Ah, that “first review of a new year” smell. There’s nothing quite like it, and I’m so happy to be back amongst this merry band of characters for another year in metal. Perhaps there’s something ironic about looking forward to the year ahead by worshiping the past, but hey: old school death metal worship seems to be particularly trendy at this point, so it makes sense that there are a ton of bands on the scene who are looking to make good on the circular nature of heavy metal music. Enter Leper Colony and their debut album…well, Leper Colony.
While the band Leper Colony might be new on the scene, the gentlemen who make up Leper Colony are no strangers to the metal world. The trio of Marc Grewe on vocals, Rogga Johansson on guitars and bass and Jon Skäre on drums hail from well-established bands like Paganizer, Morgoth and Consumption. The Swedish supergroup come together on Leper Colony to pay homage to the classics of, where else, but Florida, the home state of Death, Cannibal Corpse, Obituary and so many more household names in death metal.
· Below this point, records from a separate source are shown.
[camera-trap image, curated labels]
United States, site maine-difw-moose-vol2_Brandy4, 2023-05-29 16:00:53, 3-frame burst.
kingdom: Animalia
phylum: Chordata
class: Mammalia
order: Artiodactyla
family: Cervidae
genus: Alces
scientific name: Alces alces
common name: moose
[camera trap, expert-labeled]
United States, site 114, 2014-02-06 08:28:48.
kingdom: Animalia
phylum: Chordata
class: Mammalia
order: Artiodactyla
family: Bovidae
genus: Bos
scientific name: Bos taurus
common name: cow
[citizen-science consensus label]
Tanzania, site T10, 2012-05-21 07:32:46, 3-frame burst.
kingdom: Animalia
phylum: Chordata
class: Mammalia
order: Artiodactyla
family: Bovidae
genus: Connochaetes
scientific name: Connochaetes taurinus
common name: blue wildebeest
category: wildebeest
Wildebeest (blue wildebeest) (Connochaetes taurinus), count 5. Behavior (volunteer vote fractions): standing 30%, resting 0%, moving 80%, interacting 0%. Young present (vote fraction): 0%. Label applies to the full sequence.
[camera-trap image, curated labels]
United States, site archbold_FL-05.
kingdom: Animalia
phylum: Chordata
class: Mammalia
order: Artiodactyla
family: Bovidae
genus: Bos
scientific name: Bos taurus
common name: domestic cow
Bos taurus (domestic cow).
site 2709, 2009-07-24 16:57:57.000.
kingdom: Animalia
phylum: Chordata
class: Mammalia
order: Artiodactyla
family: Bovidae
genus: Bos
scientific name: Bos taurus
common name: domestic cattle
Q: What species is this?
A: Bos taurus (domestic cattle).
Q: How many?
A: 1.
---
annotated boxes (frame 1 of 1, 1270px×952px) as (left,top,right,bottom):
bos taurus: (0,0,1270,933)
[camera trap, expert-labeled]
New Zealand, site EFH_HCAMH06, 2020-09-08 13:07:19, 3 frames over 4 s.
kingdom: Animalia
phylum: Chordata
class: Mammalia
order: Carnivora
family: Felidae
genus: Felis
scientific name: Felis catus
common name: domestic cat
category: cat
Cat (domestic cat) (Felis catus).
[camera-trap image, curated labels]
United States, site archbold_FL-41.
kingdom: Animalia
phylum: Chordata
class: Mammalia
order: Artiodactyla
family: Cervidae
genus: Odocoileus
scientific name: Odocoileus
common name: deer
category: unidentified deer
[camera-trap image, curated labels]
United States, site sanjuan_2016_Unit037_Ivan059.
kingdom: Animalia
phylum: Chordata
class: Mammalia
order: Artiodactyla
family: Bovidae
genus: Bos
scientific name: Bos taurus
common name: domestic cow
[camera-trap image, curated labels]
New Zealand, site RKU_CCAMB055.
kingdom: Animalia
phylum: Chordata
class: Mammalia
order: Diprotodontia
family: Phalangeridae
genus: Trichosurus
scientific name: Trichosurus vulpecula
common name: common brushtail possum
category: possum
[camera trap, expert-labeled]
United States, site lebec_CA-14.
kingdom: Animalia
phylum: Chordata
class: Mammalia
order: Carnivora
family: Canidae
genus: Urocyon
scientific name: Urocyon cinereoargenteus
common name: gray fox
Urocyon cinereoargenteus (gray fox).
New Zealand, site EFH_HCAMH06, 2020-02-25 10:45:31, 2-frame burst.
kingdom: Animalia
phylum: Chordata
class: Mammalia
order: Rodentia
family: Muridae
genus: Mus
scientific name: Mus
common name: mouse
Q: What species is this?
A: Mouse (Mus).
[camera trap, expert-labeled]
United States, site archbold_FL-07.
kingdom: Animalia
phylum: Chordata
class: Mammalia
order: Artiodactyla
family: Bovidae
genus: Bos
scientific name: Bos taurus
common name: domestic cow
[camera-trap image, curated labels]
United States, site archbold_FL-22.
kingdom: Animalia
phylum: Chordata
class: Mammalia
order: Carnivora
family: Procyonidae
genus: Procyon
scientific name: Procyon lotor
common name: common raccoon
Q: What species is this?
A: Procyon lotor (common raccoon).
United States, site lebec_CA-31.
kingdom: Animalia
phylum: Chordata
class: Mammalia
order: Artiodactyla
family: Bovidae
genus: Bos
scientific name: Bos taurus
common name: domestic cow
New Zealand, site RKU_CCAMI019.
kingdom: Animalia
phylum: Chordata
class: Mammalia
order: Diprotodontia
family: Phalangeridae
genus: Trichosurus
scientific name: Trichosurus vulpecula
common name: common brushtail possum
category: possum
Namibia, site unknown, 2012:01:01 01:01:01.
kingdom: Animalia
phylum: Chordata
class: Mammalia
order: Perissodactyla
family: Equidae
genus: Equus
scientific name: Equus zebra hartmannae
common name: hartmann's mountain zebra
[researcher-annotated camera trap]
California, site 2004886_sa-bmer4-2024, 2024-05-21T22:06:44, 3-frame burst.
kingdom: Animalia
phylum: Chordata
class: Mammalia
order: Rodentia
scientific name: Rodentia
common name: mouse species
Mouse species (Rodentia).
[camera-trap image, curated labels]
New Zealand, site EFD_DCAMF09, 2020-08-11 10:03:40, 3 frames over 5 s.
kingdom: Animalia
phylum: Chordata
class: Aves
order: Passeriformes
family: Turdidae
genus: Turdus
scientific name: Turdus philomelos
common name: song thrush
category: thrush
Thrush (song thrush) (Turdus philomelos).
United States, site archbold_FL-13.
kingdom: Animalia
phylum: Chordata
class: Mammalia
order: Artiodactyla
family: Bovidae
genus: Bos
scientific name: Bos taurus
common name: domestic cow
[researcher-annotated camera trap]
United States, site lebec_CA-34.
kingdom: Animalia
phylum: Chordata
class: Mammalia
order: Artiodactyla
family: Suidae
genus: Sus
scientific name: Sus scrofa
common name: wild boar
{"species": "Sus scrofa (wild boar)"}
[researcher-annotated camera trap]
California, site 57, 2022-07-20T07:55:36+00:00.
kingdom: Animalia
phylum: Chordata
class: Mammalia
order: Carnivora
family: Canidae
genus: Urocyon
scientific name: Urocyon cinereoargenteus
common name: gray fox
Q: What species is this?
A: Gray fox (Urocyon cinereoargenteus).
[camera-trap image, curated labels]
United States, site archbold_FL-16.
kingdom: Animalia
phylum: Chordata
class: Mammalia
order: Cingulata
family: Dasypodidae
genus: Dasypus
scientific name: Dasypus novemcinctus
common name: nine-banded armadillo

Not content to simply copy a sound though, the band takes the classic churning, pulsating USDM sound and adds to it a healthy layer of thrash and modern techniques to liven up the sound and appeal to more than just oldheads. The goal is to not simply be an imitation, and in that much, Leper Colony succeeds. There is obviously plenty of worshiping at the temple of Schuldiner, as in the angular, jarring and unconventional main motifs for “Rapture Addict” and “Surgical Undeadvors” (side note: what a truly excellent song title), but the band is at their best when they really let loose and lean into the thrash elements of their sound. The mid section of opener “The Human Paradox” and the solo section of “Rapture Addict” are two of quite a few standout moments where the band completely lets loose and plows through with the force of a runaway bullet train. These are the most successful moments of the album, where the band truly feels like they are taking the comforting, warm-sweatpants-out-of-the-dryer aesthetic of Florida death metal and stretching it to new places.
It’s also worth taking a second to mention that Leper Colony do my favorite thing in all of music: there is a track called “Leper Colony” by Leper Colony on the album Leper Colony. Kudos for going for it, and not just any track, but a full blown death metal ballad of sorts. There is a lot to like here, but Leper Colony is not without its modest criticisms. This album is chock-full of riffs; like, a lot of riffs, in quick succession, and while the riffs are heavy and catchy and inventive and all the things you want them to be, there are some spots where I feel like the band is trying to do too much in too little space for it to be entirely effective. Sometimes I really want the riff they start to keep going, and when the band bounces between ideas without settling on anything in particular, I feel like the album falls a little flat. This is more of a problem for me in the front half of the album; Leper Colony kinda takes off in the back half. Similarly, Marc Grewe switches up his vocal style a lot and performs in quite a wide range, which is to be commended, but when you try to do a lot, you always run the risk of something not landing right, and in this case there are some spots on the album that just don’t deliver. If Leper Colony were to focus on doing less and making the things they do just a little tighter, their future endeavors are going to absolutely crush.
Leper Colony is a really impressive take on the classic Florida sound that features fresh elements, done by people who genuinely show their love and appreciation for the seminal grandfathers of the genre. While not without some shortcomings, this is still a highly enjoyable album that unabashedly scratches the itch that we all get deep in our souls for classic death metal. At the end of the day, I’m not looking for perfection; I’m looking for something that is a good time and that kicks my ass in a very specific way, and Leper Colony does exactly that. It’ll be interesting to see what else comes out of this project and if they plan on expanding their sound or doubling down.